• _The task_
Looking at the entries below, how many lines include the word "marking"? Answer with the number alone.

• _Supplied records_
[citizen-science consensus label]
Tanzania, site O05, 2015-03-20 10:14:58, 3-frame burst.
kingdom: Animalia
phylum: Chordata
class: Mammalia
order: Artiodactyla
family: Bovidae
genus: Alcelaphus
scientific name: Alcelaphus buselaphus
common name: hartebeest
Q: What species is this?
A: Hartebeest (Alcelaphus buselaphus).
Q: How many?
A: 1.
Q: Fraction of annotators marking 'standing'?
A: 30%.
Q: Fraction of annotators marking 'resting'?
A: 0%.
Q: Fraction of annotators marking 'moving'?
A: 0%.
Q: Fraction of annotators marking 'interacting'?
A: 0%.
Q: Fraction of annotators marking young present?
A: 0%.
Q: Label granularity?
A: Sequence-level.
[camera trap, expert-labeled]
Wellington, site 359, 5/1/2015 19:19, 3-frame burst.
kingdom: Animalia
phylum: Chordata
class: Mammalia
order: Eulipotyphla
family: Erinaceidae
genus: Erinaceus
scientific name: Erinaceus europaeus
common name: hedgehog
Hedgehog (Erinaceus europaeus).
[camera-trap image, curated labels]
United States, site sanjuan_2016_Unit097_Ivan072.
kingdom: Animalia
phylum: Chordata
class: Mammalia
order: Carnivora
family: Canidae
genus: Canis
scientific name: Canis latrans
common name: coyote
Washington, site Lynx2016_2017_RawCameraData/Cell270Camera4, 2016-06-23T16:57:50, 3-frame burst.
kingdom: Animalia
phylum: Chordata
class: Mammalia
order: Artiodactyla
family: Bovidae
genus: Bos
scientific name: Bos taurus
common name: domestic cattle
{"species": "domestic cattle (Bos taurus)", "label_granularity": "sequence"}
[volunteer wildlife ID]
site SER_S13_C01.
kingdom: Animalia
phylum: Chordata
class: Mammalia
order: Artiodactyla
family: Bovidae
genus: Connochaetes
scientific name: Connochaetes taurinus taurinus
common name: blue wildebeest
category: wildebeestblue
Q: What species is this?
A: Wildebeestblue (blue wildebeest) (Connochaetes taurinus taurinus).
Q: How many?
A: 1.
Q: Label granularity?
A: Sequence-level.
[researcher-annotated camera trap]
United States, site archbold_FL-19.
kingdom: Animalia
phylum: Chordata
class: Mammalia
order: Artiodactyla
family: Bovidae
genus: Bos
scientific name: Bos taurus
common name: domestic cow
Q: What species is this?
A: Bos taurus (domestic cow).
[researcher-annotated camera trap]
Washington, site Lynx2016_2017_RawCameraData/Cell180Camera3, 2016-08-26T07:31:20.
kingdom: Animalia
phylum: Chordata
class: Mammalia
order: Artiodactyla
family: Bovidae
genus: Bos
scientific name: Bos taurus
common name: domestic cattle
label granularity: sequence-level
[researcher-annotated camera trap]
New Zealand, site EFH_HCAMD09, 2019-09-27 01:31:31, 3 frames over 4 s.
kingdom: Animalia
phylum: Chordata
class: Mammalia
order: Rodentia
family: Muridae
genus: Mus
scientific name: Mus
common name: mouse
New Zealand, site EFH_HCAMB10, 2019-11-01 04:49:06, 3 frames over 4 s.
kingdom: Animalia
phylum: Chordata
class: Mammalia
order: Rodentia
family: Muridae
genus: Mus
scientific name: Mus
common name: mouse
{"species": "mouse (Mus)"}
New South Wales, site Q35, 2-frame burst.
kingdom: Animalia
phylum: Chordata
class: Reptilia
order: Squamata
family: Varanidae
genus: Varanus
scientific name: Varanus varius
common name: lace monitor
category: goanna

• _Answer box_
5